An uneducated shepherd’s daughter from Donrémy, she was either a visionary or delusional, depending on your reading of history. Certainly at the time that the film was made, she was very much the former, particularly in French eyes. She had been canonised only as recently as 1920 and supplanted the countries other patron saints in the popular imagination.
Dreyer condenses events into a single day and the film unfolds as a series of confrontations between Joan and her tormentors. We as spectators are unsure where we stand, not least in relation to narrative space itself, the style almost self-conscious, embracing its status as art movie. The film refuses the usual comforts of spatial orientation, throwing the actors against abstract background shapes – arches, crooked windows, the set designed by Hermann Warm, the art director on the Expressionist Cabinet of Dr Caligari – their bodies flattened and distorted by odd framings that refuse the laws of perspective. But it is Joan herself who is treated the harshest, inviting our sympathy and understanding. Her face is stripped of make-up, her body bled, her hair shorn with us very much as witnesses (this was no trick effect), the camera unflinching in its relentless investigation of her suffering. Unsurprisingly, the iconic image from the movie is that of Falconnetti’s face, wearing the pained innocence of the martyr.

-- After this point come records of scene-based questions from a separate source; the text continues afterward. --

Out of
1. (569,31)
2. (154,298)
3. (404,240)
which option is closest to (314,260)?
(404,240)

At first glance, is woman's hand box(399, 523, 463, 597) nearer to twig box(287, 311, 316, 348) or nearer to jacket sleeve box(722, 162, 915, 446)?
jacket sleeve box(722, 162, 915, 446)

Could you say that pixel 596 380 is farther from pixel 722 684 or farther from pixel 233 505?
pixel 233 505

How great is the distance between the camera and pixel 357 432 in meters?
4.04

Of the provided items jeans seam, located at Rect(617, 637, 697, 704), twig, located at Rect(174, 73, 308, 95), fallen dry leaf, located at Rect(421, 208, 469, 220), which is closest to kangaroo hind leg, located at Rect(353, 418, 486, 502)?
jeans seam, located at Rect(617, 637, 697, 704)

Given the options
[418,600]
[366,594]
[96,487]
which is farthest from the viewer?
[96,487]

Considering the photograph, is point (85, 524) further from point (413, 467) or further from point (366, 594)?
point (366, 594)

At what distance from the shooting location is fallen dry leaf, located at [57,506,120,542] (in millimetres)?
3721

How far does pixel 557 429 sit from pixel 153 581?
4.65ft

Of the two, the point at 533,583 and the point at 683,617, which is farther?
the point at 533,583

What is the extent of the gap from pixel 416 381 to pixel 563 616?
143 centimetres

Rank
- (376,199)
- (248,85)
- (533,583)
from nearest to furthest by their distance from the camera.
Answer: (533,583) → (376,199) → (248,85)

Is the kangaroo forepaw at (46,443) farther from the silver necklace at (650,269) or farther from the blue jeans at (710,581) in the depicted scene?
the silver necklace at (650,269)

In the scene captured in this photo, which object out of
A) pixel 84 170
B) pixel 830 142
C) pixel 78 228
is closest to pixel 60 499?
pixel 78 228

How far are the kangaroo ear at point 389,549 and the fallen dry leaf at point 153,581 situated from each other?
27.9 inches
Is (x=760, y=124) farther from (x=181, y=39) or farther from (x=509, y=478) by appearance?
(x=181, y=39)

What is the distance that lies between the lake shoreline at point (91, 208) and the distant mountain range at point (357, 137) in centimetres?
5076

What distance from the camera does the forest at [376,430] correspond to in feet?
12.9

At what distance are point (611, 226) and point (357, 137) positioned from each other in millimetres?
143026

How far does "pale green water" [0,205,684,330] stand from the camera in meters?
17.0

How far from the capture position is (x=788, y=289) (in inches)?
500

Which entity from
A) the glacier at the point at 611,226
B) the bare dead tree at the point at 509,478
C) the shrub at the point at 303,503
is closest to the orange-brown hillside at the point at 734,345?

Our task will be to enhance the experience for the audience while eschewing any inclination to draw too much attention to ourselves. We will be shrouded in darkness below the screen, much like cinema orchestras were in the past. The music, though, will not be the familiar late romantic style, or a compilation of clichéd cues (William Tell overture for the chase, solo violin for the love theme, etc.). The function of music that accompanies a live screening is very different from that that is written for the sound movie. There music is carefully ‘spotted’ by composer and director, moments chosen where music will fulfill various functions. Someone like a Steiner, for example, would carefully hone particular themes and link them to characters or situations; a genius like Herrmann went his own way, with an emphasis on quirky combinations of instruments. The presence of the performers who create the music for a live screening means that immediately the music is far more of a commentary on the film than an integral part of it, a relay between spectator and screen which undoubtedly fulfils some of the same functions of emotional underscoring, but stands a little way distant from it. Rather like Dreyer does in relation to his subjects.
And voices are the perfect vehicle. Joan claimed to be guided by three angels – Michael, Catherine and Margaret – and though the film doesn’t depict these visions, her own voice is continually silenced by the hectoring clerics who have put her on trial. Conflicting discourses, alternately cajoling and condemnatory, stage an unheard aural polyphony that finds an echo in medieval motets, antiphons, plainsong and discant, and it will be fascinating for us to assemble this collage for a modern-day audience of cinephiles and music lovers alike.
The repertoire will be drawn from a very specific period, namely the first thirty-one years of the fifteenth century. Joan was a French prisoner of the Burgundian Court at the behest of the English Crown, and each of those three powers had its own rich musical tradition: Philip the Good of Burgundy was one of the great musical patrons of the medieval period, bringing luminaries such as Binchois and Dufay to his court; Philip’s sister, Anne, was married to John, Duke of Bedford, uncle to Henry VI of England and, at the time of Joan’s trial, governor of Normandy; Bedford was the fortunate patron of the most famous and influential composer of the fifteenth century, John Dunstable; Henry VI, like his father before him, was a keen student of music, founder of Kings College, Cambridge and Eton school, both with their famous chapels (and thus instigator of two musical establishments that still exist today).
In the coming weeks we’ll be developing the soundtrack, experimenting by trying different pieces against the same sections of film, gauging its impact, and working out the (very) specific tempi that we will have to follow. I’ll share my thoughts here.